::: RECORD EXCERPTS :::

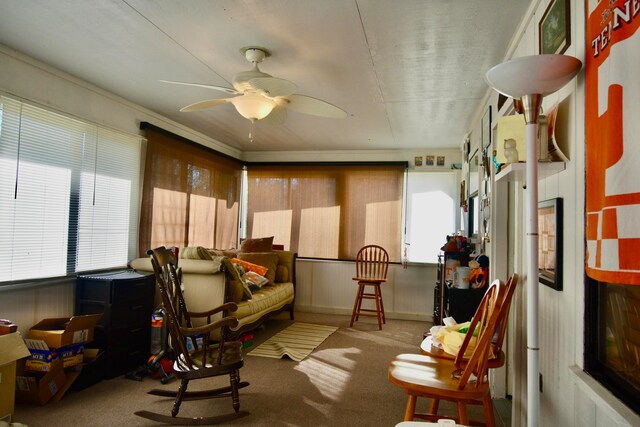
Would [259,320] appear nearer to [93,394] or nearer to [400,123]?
[93,394]

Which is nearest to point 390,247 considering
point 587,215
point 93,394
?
point 93,394

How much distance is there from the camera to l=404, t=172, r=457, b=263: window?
555cm

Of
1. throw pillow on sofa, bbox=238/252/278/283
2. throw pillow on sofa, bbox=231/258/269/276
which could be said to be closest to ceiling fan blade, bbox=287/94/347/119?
throw pillow on sofa, bbox=231/258/269/276

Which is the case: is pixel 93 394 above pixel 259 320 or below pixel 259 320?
below

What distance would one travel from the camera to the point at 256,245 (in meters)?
5.42

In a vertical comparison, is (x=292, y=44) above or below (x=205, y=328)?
above

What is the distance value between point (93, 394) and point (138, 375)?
0.36 metres

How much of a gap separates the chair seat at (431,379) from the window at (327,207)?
11.8ft

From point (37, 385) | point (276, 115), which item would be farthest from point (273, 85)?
point (37, 385)

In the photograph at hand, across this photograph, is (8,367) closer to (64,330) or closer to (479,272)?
(64,330)

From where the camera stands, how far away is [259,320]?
161 inches

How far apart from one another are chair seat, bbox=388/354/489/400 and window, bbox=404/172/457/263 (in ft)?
11.8

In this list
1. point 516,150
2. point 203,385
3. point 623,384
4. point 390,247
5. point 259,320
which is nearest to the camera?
point 623,384

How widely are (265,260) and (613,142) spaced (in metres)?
4.38
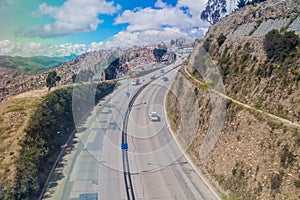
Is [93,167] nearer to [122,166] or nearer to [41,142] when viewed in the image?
[122,166]

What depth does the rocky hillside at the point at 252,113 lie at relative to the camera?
14.3 meters

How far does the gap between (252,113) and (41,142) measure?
17452mm

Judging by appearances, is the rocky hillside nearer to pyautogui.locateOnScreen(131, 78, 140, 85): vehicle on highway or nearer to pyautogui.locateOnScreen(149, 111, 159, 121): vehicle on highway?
pyautogui.locateOnScreen(149, 111, 159, 121): vehicle on highway

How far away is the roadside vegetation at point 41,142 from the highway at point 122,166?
49.4 inches

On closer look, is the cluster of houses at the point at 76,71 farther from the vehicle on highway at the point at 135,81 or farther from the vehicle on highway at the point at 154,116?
the vehicle on highway at the point at 154,116

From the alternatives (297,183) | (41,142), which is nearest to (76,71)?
(41,142)

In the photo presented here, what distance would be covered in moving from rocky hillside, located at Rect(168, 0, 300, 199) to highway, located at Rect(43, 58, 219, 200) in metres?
1.77

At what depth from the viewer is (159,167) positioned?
22594mm

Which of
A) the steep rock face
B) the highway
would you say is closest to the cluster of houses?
the highway

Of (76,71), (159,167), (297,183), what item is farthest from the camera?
(76,71)

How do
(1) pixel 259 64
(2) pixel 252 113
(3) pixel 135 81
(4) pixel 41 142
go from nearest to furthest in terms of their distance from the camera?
1. (2) pixel 252 113
2. (1) pixel 259 64
3. (4) pixel 41 142
4. (3) pixel 135 81

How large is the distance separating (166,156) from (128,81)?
128 feet

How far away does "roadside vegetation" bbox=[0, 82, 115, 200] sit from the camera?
16.9 meters

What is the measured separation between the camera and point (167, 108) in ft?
135
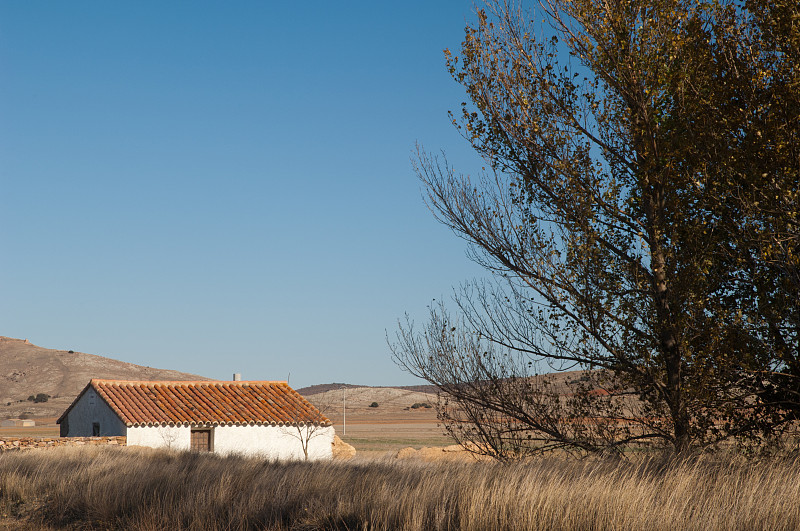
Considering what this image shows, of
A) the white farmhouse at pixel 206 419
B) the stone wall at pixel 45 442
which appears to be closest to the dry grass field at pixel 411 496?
the stone wall at pixel 45 442

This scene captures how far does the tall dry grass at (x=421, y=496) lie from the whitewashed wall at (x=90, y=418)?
637 inches

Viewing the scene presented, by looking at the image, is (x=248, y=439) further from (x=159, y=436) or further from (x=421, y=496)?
(x=421, y=496)

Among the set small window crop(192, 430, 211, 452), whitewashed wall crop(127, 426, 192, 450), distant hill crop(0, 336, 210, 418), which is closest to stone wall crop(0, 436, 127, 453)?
whitewashed wall crop(127, 426, 192, 450)

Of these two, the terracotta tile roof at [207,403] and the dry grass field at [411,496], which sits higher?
the terracotta tile roof at [207,403]

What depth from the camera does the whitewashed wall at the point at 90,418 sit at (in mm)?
28798

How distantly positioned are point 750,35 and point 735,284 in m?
3.46

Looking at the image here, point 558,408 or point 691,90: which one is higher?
point 691,90

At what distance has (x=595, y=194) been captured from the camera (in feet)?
34.3

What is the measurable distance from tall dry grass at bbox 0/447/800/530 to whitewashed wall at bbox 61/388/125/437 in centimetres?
1619

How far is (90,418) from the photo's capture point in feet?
102

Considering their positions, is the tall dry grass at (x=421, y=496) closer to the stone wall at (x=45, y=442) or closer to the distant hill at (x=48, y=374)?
the stone wall at (x=45, y=442)

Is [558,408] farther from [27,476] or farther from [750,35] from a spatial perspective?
[27,476]

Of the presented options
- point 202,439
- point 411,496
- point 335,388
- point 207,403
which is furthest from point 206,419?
point 335,388

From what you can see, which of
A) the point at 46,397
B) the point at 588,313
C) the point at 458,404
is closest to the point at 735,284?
the point at 588,313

:::

Change every "camera" in the listing to "viewer" and reproduce the listing with nothing else altered. Omit the pictures.

OUTPUT FOR THIS TASK:
Would [259,320] appear nearer to [93,394] or nearer to [400,123]?
[93,394]

Which is nearest to point 390,247 considering
point 587,215
point 93,394
?
point 93,394

How much distance is there from the viewer to l=404, t=172, r=457, b=263: window?
555cm

Of
1. throw pillow on sofa, bbox=238/252/278/283
2. throw pillow on sofa, bbox=231/258/269/276
which could be said to be closest to ceiling fan blade, bbox=287/94/347/119?
throw pillow on sofa, bbox=231/258/269/276

Which is the case: is pixel 93 394 above pixel 259 320 or below pixel 259 320?
below

What distance would one travel from the viewer to the point at 256,245 (in meters)?
5.42

In a vertical comparison, is (x=292, y=44) above or below (x=205, y=328)?
above

What is the distance value between point (93, 394) and point (138, 375)?
0.36 metres

How much of a gap separates the chair seat at (431,379) from the window at (327,207)?
11.8ft

From point (37, 385) | point (276, 115), which item would be farthest from point (273, 85)?
point (37, 385)

In the photograph at hand, across this photograph, is (8,367) closer to (64,330) or closer to (479,272)?
(64,330)

From where the viewer stands, how far away is [259,320]?
161 inches

How far apart from one another are chair seat, bbox=388/354/489/400 and window, bbox=404/172/457/263 (in ft)?
11.8

In this list
1. point 516,150
2. point 203,385
3. point 623,384
4. point 390,247
5. point 259,320
which is nearest to the viewer?
point 623,384

How widely are (265,260) and (613,142) spaced (in metres)?
4.38
Is [93,167] nearer to [122,166] or nearer to [41,142] when viewed in the image?
[122,166]

What depth does the rocky hillside at the point at 252,113 lie at relative to the viewer?
14.3 meters

How far does the gap between (252,113) and (41,142) measure?
17452mm

Judging by appearances, is the rocky hillside nearer to pyautogui.locateOnScreen(131, 78, 140, 85): vehicle on highway or nearer to pyautogui.locateOnScreen(149, 111, 159, 121): vehicle on highway?
pyautogui.locateOnScreen(149, 111, 159, 121): vehicle on highway

How far away is the roadside vegetation at point 41,142 from the highway at point 122,166?
49.4 inches

On closer look, is the cluster of houses at the point at 76,71 farther from the vehicle on highway at the point at 135,81 or farther from the vehicle on highway at the point at 154,116?
the vehicle on highway at the point at 154,116

From the alternatives (297,183) | (41,142), which is nearest to (76,71)?
(41,142)

In the photo presented here, what distance would be covered in moving from rocky hillside, located at Rect(168, 0, 300, 199) to highway, located at Rect(43, 58, 219, 200) in metres?
1.77

At what depth from the viewer is (159,167) positioned?
22594mm

Which of
A) the steep rock face
B) the highway
would you say is closest to the cluster of houses?
the highway

Of (76,71), (159,167), (297,183), what item is farthest from the viewer?
(76,71)

How do
(1) pixel 259 64
(2) pixel 252 113
(3) pixel 135 81
(4) pixel 41 142
go from nearest to furthest in terms of their distance from the viewer?
1. (2) pixel 252 113
2. (1) pixel 259 64
3. (4) pixel 41 142
4. (3) pixel 135 81

How large is the distance separating (166,156) from (128,81)?
128 feet

How far away does "roadside vegetation" bbox=[0, 82, 115, 200] sit from the viewer?
16.9 meters

What is the measured separation between the viewer and point (167, 108) in ft?
135
Considering what this image shows, of
A) the white farmhouse at pixel 206 419
B) the stone wall at pixel 45 442
which appears to be closest to the dry grass field at pixel 411 496?
the stone wall at pixel 45 442

This scene captures how far does the tall dry grass at (x=421, y=496) lie from the whitewashed wall at (x=90, y=418)?
637 inches

Viewing the scene presented, by looking at the image, is (x=248, y=439) further from (x=159, y=436) or further from (x=421, y=496)?
(x=421, y=496)

Among the set small window crop(192, 430, 211, 452), whitewashed wall crop(127, 426, 192, 450), distant hill crop(0, 336, 210, 418), which is closest to stone wall crop(0, 436, 127, 453)?
whitewashed wall crop(127, 426, 192, 450)

Of these two, the terracotta tile roof at [207,403] and the dry grass field at [411,496], which sits higher?
the terracotta tile roof at [207,403]

What depth from the viewer does the whitewashed wall at the point at 90,418 sit at (in mm)?
28798

How distantly positioned are point 750,35 and point 735,284 in m?
3.46

Looking at the image here, point 558,408 or point 691,90: which one is higher?
point 691,90

At what distance has (x=595, y=194) been captured from the viewer (in feet)?
34.3

What is the measurable distance from tall dry grass at bbox 0/447/800/530 to whitewashed wall at bbox 61/388/125/437 in centimetres?
1619

How far is (90,418) from the photo's capture point in feet?
102

Considering their positions, is the tall dry grass at (x=421, y=496) closer to the stone wall at (x=45, y=442) or closer to the distant hill at (x=48, y=374)?
the stone wall at (x=45, y=442)

Is [558,408] farther from [27,476] or farther from [750,35] from a spatial perspective?
[27,476]

Of the presented options
- point 202,439
- point 411,496
- point 335,388
- point 207,403
which is furthest from point 206,419?
point 335,388

From what you can see, which of
A) the point at 46,397
B) the point at 588,313
C) the point at 458,404
is closest to the point at 735,284?
the point at 588,313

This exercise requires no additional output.